There are 4 boxes to use in the defense of liberty: soap, ballot, jury, ammo. Use in that order. Starting now.
I don't understand why everyone has trouble with it. Stand up a VPN node accepting nothing but your favorite secure VPN protocol (IPSec is fine) on one card and putting your company network on the other. You then connect put your 802.11 routers on the VPN card and configure your 802.11 routers to allow the VPN protocol. You're now secure. Perhaps a DOS attack could make your 802.11 useless (plug an unshielded magnetron into an outlet in the building for example), but your data can't be compromised through it.
Okay, so you won't find 802.1x support in your standard el cheapo LinkSys or NetGear AP. In fact, you won't find 802.1x support in any cheap access point. On the other hand, if one does pay for the higher-end access points, pretty much every major vendor supports 802.1x authentication. It is considered a requirement for an access point to be considered an "enterprise" AP. Furthermore, WECA's requirements for WiFi certification this year are adding "WPA", which is a stripped down version of 802.11i, which happens to depend heavily on 802.1x.
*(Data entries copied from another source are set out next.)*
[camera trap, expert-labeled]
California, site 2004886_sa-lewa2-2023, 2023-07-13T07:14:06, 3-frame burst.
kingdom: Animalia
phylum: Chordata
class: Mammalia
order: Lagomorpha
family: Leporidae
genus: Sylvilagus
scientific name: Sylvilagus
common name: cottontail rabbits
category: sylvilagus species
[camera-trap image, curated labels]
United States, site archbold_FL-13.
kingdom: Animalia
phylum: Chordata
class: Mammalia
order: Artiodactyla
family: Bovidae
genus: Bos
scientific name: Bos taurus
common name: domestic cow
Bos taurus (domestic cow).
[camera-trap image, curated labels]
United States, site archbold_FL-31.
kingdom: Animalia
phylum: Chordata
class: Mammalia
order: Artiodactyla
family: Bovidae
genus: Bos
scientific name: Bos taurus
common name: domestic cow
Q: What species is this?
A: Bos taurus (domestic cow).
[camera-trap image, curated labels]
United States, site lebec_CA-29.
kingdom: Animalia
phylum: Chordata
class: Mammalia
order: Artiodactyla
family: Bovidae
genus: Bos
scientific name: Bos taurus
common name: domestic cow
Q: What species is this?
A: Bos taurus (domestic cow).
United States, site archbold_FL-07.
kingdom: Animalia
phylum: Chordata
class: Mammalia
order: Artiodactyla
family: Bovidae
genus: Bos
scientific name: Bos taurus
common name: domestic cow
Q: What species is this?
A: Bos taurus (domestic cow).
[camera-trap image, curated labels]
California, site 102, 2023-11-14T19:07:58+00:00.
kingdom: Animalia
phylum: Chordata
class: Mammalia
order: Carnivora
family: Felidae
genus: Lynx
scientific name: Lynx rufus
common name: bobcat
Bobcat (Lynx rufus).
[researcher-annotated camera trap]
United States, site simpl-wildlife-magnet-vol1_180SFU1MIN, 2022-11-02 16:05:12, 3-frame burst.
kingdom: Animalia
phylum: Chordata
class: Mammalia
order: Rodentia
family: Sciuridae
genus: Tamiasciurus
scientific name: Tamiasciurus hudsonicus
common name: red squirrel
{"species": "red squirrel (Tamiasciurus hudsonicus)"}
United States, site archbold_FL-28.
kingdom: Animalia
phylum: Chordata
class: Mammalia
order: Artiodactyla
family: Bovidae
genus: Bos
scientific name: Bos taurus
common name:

Any new products after this requirement is added will have to have 802.1x support in order to be "WiFi Certified."
Believe me, the wireless industry is moving heavily towards 802.1x (I've written two different implementations of 802.1x for two different access point products myself), so it should not be so casually dismissed.
For those who scoff at wireless security: sure, it probably won't be as secure as locked away wired networks; but 802.11i does at least make it non-trivial to break the security of wireless networks (pairwise session keys on a per-client basis, larger size keys, larger IV space, message integrity checks, etc).